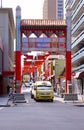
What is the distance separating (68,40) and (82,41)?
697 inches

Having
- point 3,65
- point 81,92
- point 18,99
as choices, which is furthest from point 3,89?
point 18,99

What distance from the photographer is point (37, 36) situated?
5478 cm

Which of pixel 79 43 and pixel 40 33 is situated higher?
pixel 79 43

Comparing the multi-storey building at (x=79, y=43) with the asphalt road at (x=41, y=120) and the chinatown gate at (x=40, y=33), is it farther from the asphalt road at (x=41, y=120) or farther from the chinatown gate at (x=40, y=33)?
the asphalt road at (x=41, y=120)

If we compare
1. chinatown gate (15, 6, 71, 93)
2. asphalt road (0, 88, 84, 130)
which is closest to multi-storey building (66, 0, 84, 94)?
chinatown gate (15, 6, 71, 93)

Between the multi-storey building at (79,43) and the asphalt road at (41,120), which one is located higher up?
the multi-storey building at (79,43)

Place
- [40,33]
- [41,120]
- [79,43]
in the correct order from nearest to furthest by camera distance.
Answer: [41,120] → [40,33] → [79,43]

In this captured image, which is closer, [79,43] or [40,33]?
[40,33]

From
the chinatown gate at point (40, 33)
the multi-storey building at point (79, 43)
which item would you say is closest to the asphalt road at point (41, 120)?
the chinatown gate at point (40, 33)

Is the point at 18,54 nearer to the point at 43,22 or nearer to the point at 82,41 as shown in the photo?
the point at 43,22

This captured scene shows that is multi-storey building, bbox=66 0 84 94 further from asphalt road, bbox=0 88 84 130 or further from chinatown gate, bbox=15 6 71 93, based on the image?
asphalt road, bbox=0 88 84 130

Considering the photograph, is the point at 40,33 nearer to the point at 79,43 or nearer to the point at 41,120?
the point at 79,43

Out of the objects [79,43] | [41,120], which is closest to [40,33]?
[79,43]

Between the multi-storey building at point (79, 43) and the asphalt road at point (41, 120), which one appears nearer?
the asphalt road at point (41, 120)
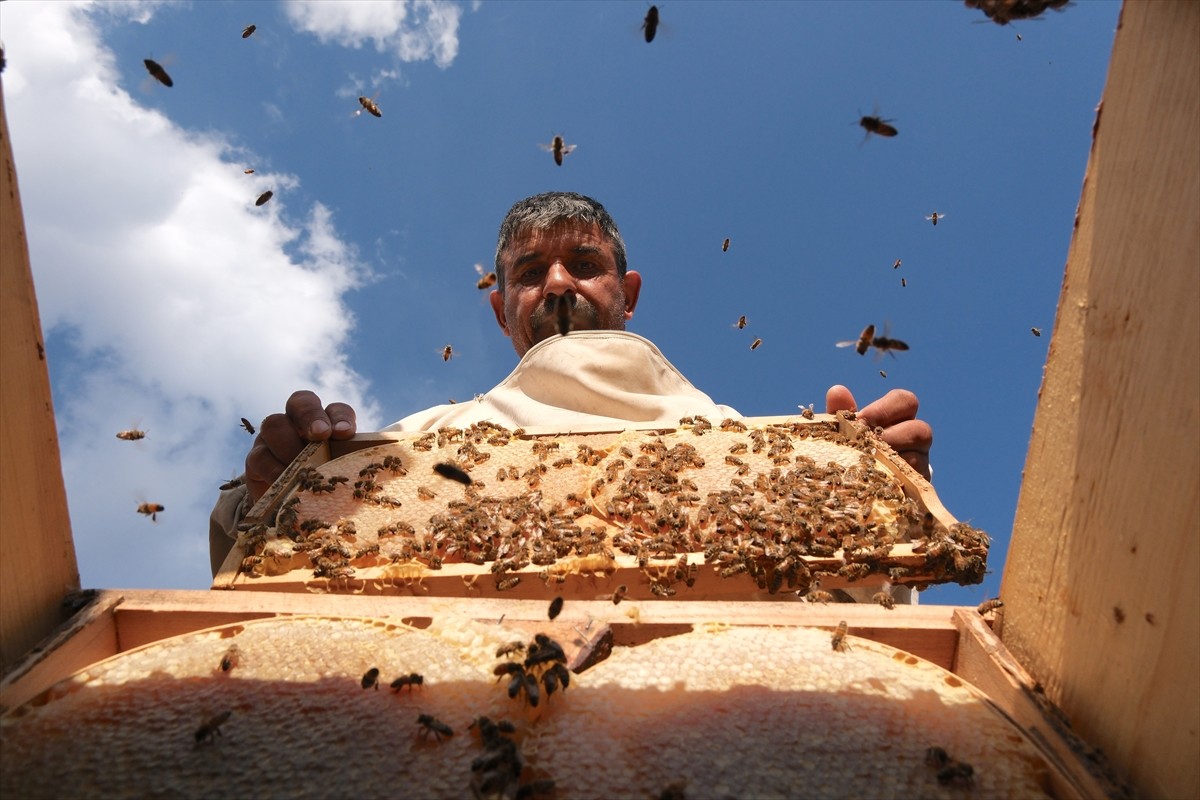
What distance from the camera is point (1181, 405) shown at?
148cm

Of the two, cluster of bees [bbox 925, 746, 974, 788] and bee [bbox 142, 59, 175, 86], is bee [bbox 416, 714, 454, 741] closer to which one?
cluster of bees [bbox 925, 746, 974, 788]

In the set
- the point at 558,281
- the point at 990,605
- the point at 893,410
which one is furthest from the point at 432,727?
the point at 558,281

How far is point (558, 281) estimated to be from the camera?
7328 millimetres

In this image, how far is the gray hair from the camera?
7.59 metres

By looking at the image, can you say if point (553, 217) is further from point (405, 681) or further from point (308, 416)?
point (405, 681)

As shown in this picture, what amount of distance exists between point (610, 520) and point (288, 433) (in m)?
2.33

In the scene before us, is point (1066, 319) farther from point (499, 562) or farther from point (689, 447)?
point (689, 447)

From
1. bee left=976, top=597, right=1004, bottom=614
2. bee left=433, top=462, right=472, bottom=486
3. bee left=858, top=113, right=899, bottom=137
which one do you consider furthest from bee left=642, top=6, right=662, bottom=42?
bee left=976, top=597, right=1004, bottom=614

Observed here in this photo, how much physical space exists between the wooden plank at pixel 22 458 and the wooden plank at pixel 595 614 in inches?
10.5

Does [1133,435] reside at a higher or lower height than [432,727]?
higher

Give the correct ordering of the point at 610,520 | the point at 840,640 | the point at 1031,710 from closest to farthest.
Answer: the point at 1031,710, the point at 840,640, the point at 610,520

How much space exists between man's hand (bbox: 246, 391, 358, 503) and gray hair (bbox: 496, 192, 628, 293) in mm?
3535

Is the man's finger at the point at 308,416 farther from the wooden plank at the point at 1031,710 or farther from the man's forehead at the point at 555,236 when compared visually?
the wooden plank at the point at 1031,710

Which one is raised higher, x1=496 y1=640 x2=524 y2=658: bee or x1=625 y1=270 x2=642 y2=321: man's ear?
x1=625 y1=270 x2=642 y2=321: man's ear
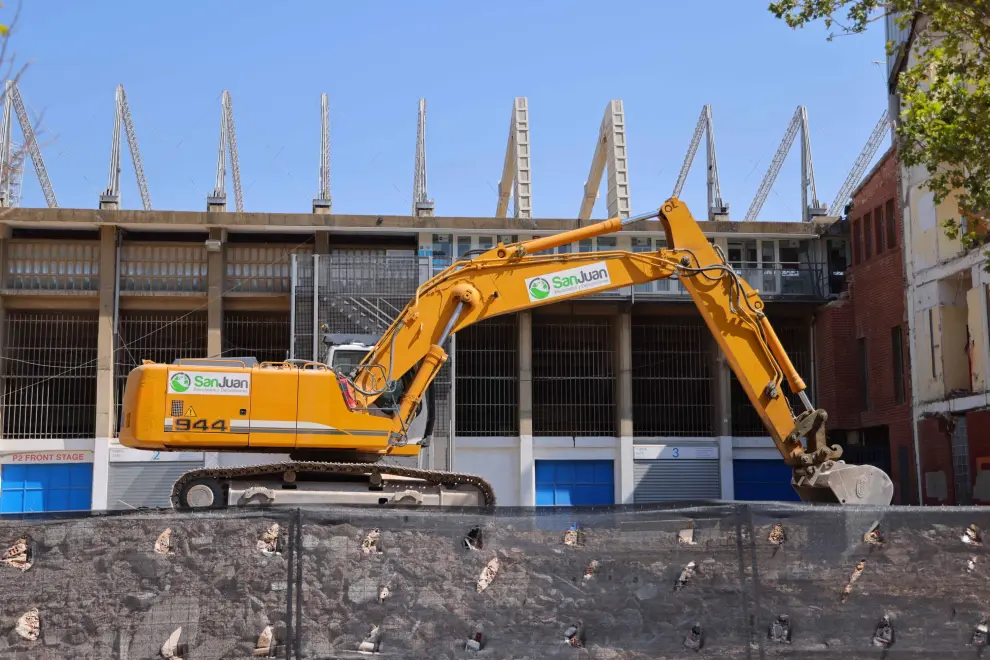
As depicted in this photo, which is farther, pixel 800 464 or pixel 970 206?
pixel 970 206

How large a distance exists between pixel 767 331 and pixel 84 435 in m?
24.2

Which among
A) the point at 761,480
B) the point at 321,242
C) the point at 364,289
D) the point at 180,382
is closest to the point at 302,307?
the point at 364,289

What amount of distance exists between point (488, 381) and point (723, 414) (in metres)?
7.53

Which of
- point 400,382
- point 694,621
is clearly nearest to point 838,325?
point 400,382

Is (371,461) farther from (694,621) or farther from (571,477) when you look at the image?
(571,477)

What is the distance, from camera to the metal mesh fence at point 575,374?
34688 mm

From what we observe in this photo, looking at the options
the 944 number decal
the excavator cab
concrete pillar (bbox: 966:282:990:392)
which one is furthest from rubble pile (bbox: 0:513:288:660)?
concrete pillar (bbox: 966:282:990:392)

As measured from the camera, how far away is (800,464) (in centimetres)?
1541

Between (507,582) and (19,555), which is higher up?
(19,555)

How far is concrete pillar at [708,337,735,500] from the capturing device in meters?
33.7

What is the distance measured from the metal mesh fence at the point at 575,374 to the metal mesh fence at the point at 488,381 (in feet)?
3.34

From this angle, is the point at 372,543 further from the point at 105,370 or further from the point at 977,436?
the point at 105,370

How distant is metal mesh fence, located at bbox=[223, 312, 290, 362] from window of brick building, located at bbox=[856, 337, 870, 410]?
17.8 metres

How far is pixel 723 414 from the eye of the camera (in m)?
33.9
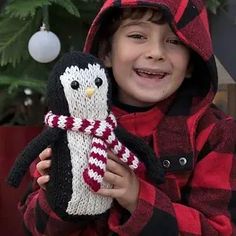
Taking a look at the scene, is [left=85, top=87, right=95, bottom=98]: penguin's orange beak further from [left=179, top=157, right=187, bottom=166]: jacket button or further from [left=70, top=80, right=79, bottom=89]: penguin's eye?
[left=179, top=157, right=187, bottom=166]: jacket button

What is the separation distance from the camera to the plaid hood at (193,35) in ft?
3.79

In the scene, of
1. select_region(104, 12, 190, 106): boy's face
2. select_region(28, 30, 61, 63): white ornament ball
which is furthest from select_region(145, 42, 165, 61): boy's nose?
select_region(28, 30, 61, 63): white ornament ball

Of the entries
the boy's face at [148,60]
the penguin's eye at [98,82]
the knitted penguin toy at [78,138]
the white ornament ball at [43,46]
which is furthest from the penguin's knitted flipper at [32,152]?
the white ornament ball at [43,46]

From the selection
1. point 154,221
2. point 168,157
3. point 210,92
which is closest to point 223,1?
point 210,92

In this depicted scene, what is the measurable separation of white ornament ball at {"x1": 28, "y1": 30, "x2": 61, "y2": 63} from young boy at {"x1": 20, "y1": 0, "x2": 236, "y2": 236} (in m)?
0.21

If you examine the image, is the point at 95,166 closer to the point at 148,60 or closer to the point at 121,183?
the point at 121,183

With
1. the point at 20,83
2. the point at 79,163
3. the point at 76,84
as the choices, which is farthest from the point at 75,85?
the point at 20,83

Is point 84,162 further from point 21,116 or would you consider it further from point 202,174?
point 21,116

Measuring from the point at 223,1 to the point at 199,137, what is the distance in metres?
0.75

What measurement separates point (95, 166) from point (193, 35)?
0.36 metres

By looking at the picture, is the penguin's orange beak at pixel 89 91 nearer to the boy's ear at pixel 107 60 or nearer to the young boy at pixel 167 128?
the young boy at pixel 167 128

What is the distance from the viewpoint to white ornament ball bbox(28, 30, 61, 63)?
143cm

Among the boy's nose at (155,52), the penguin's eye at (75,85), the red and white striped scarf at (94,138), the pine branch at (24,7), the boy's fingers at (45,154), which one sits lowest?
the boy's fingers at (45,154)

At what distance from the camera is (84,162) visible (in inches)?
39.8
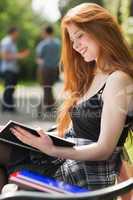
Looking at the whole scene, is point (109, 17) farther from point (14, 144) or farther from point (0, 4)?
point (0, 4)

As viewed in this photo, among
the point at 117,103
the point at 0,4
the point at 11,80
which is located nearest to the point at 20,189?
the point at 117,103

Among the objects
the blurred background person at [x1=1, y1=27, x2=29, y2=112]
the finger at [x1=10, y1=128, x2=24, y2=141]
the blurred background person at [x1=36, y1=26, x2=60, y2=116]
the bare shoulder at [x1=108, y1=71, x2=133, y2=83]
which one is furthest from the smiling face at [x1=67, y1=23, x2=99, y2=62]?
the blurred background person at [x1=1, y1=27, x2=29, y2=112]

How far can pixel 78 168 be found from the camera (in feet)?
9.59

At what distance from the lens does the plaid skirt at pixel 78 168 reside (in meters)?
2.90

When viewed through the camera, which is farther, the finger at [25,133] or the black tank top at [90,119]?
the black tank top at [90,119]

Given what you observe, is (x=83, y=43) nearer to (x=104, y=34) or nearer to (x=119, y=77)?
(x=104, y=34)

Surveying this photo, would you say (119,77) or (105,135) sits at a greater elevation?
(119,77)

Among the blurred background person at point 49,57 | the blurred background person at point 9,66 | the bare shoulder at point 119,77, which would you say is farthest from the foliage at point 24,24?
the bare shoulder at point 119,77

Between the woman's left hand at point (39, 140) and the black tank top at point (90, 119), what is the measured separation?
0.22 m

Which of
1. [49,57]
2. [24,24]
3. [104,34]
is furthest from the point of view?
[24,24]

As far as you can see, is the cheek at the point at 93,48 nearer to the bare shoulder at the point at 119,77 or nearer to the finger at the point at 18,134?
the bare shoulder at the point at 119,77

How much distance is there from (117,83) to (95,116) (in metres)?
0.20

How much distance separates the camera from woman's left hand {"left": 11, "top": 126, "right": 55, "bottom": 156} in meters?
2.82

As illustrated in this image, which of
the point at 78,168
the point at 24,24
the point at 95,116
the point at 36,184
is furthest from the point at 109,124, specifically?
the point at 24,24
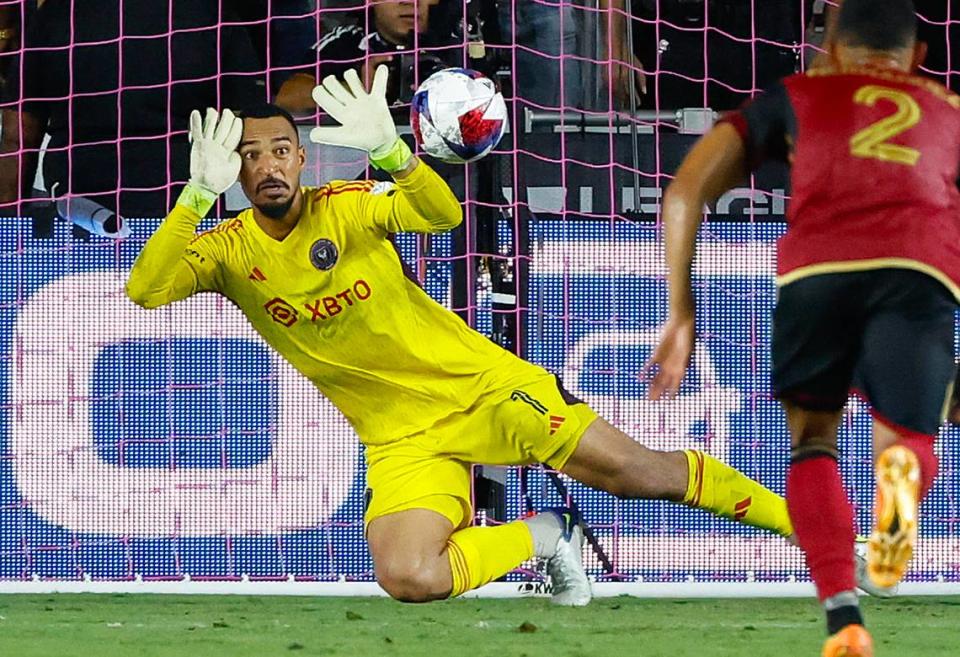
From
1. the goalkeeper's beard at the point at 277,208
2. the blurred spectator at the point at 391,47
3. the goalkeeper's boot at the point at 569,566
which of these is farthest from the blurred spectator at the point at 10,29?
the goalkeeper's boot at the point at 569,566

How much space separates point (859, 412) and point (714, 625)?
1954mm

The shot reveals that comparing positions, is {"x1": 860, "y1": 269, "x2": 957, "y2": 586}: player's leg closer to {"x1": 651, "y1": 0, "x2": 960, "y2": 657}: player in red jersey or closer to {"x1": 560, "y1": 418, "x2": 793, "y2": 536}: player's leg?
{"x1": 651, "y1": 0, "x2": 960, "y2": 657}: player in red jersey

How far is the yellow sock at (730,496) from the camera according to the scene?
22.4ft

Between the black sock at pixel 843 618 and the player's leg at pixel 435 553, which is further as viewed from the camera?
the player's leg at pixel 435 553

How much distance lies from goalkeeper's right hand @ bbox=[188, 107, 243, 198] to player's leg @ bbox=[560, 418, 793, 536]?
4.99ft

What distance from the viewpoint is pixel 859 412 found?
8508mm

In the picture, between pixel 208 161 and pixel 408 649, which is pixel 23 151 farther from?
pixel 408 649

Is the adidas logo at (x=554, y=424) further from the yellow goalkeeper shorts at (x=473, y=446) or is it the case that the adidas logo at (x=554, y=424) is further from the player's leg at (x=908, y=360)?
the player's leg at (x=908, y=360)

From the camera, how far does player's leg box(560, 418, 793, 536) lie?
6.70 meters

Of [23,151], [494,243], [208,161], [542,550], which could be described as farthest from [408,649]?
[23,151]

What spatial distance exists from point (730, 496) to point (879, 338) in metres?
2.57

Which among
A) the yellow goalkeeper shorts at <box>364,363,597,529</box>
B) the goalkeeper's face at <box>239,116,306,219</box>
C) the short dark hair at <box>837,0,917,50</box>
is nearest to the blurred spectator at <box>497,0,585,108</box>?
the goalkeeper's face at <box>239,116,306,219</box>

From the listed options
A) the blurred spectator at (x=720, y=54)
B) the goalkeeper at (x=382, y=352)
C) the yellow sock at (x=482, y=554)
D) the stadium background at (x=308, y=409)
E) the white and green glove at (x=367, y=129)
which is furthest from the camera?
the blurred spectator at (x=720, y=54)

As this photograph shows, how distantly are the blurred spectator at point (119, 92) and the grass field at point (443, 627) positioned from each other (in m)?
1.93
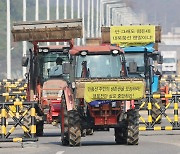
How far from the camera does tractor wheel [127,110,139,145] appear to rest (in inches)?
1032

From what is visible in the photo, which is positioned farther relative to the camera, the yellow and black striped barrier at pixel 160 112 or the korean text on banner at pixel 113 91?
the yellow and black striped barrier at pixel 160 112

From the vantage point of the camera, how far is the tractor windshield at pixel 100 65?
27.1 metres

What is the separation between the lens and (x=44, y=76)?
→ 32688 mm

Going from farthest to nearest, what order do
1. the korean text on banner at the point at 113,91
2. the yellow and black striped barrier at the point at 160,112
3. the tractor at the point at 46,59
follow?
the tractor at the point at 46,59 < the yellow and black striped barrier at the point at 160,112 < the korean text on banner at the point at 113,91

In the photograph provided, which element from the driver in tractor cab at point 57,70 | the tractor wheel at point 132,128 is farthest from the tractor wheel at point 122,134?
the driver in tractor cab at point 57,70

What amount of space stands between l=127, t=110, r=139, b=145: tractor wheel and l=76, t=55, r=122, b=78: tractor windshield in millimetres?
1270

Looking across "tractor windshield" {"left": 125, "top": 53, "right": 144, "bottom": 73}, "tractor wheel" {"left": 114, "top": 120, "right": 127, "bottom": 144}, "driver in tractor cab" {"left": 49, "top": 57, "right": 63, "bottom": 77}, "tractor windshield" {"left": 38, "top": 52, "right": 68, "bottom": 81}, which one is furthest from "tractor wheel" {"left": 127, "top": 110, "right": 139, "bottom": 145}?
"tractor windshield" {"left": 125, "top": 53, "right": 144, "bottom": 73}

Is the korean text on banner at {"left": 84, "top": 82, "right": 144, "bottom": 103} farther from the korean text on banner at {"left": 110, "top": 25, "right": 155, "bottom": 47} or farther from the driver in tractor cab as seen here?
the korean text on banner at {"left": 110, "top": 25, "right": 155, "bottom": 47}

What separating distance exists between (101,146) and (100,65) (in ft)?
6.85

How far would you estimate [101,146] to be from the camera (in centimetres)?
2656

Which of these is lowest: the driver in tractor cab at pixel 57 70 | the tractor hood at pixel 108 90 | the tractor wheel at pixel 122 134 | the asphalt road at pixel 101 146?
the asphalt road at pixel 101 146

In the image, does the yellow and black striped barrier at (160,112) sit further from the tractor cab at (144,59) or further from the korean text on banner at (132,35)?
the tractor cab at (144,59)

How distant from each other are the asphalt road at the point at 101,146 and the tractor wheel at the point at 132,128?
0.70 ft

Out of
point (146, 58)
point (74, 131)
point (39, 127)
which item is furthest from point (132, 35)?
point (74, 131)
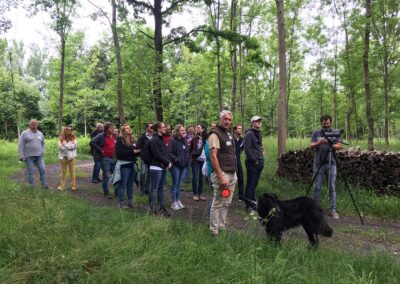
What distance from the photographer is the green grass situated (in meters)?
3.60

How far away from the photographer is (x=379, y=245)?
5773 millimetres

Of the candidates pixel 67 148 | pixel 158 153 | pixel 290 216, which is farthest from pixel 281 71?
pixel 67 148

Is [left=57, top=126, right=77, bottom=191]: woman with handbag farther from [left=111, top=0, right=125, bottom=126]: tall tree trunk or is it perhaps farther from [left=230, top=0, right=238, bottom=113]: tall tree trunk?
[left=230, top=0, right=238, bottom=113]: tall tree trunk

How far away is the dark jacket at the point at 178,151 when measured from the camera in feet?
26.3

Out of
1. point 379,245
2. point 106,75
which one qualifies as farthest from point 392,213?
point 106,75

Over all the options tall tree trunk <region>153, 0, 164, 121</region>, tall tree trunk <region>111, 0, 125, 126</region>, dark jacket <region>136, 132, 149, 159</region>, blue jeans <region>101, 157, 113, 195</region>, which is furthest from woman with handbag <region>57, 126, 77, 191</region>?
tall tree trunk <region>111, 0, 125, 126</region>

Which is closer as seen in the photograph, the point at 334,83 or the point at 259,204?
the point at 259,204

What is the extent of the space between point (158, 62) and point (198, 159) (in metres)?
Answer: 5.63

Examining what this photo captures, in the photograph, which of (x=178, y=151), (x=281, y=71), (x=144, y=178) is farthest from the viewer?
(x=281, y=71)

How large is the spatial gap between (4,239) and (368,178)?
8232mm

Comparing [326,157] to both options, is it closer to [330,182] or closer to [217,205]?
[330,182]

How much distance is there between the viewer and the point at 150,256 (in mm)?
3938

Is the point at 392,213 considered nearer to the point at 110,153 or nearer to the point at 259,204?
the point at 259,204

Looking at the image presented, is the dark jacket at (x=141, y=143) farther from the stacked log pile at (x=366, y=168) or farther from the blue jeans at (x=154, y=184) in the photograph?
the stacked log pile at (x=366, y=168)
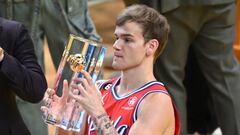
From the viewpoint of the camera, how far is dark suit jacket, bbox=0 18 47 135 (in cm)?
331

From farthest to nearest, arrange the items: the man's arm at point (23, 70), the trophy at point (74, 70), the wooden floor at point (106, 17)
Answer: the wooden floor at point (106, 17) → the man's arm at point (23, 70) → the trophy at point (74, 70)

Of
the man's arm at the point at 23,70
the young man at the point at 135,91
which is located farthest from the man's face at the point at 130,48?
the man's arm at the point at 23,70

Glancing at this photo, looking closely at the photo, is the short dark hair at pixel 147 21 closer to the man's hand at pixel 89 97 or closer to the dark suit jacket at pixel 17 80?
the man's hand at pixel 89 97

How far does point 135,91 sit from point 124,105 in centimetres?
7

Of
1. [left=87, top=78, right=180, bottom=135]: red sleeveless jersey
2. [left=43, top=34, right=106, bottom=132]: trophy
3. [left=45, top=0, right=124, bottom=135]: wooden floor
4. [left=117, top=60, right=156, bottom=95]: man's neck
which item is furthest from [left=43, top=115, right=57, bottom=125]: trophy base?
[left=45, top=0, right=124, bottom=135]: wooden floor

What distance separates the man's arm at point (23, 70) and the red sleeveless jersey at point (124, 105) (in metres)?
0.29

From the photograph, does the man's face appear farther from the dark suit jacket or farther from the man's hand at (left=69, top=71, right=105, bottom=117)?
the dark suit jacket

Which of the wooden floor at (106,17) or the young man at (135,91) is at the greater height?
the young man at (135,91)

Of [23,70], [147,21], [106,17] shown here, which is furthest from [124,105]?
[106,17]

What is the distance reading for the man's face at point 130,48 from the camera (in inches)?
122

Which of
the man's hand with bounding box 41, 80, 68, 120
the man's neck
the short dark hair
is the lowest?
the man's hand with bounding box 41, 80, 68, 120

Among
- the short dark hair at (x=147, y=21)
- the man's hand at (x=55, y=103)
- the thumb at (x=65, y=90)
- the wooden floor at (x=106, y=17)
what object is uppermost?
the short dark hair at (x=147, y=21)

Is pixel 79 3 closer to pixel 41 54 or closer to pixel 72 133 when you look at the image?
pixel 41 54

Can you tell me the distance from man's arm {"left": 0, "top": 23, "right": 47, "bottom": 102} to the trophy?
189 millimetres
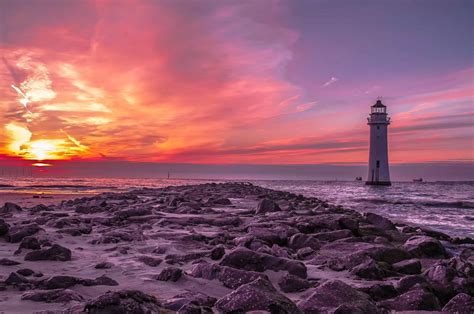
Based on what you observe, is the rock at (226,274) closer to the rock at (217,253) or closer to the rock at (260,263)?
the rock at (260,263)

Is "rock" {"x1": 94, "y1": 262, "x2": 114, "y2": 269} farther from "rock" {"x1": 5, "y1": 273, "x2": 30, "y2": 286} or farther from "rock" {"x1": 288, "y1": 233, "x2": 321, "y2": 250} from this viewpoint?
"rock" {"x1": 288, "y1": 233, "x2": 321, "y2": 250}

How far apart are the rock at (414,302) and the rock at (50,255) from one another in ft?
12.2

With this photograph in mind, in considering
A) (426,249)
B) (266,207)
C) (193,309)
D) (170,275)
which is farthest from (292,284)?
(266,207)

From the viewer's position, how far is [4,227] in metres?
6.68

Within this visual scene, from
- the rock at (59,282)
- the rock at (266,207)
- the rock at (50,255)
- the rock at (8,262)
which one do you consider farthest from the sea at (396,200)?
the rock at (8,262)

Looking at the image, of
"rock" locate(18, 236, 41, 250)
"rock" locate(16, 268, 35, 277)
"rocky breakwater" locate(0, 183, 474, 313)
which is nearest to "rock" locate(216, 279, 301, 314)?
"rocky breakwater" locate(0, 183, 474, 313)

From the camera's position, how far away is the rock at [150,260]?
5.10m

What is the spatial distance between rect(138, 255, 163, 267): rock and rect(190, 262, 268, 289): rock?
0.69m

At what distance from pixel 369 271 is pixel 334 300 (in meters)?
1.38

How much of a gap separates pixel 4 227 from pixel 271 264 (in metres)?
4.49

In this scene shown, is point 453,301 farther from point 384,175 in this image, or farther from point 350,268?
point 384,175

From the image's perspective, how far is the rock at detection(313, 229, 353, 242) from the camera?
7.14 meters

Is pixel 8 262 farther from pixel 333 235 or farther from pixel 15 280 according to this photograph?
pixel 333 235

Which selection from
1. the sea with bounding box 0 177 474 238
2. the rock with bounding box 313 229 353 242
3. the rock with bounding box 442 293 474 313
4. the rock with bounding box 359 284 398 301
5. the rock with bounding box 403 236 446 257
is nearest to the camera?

■ **DESCRIPTION OF THE TASK**
Write out the lines above, starting at the line that contains "How far apart" and ending with the final line, and nothing else; copy them exactly.

■ **RESPONSE TO THE TASK**
How far apart are the rock at (414,302) and the rock at (50,255) from one another in ft?
12.2

With this photograph in mind, in considering
A) (426,249)
B) (266,207)
C) (193,309)
D) (170,275)
which is farthest from (292,284)?
(266,207)

From the viewer's position, how far is [4,227] in metres?
6.68

Within this visual scene, from
- the rock at (59,282)
- the rock at (266,207)
- the rock at (50,255)
- the rock at (8,262)
which one do you consider farthest from the sea at (396,200)?
the rock at (8,262)

Looking at the image, of
"rock" locate(18, 236, 41, 250)
"rock" locate(16, 268, 35, 277)
"rocky breakwater" locate(0, 183, 474, 313)
which is nearest to "rock" locate(216, 279, 301, 314)?
"rocky breakwater" locate(0, 183, 474, 313)

From the camera's position, how far away is the rock at [150,260]?
5.10m

What is the spatial distance between rect(138, 255, 163, 267): rock and rect(190, 262, 268, 289): rock?
0.69m

At what distance from pixel 369 271 is pixel 334 300 (in meters)?
1.38

How much of a gap separates pixel 4 227 from pixel 271 264 (in metres)?
4.49

In this scene shown, is point 453,301 farther from point 384,175 in this image, or farther from point 350,268?
point 384,175

From the image's perspective, how far is the rock at detection(313, 229, 353, 242) from the camera?
7.14 meters

Is pixel 8 262 farther from pixel 333 235 or farther from pixel 15 280 according to this photograph?
pixel 333 235

Which selection from
1. the sea with bounding box 0 177 474 238
2. the rock with bounding box 313 229 353 242
3. the rock with bounding box 442 293 474 313
4. the rock with bounding box 359 284 398 301
5. the rock with bounding box 403 236 446 257
is nearest to the camera?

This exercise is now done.